=== Given exercise ===
Could you reproduce each of the items below verbatim, line for line and with nothing changed?
--- Entries supplied ---
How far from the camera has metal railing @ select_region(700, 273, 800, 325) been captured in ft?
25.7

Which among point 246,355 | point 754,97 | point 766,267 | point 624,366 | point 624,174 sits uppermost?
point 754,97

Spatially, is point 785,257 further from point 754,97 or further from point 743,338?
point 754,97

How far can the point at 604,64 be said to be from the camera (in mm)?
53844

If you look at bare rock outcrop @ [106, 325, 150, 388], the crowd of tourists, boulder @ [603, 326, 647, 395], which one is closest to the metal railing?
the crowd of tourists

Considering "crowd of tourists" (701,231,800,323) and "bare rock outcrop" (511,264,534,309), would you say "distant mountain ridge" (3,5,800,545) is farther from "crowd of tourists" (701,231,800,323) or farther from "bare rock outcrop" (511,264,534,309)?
---
=== Exercise answer ===
How far from the camera has metal railing @ select_region(700, 273, 800, 325) been captured in ft?
25.7

Which among point 246,355 | point 754,97 | point 766,267 | point 624,366 | point 624,174 sits uppermost?
point 754,97

Spatially, is point 785,257 further from point 754,97 or further from point 743,338?
point 754,97

How far can the point at 604,64 be said to be from the camera (in mm)?
53844

If you look at bare rock outcrop @ [106, 325, 150, 388], the crowd of tourists, boulder @ [603, 326, 647, 395], which one is closest to the metal railing?
the crowd of tourists

Considering "crowd of tourists" (701,231,800,323) and "bare rock outcrop" (511,264,534,309), would you say "distant mountain ridge" (3,5,800,545) is farther from "crowd of tourists" (701,231,800,323) or farther from "bare rock outcrop" (511,264,534,309)?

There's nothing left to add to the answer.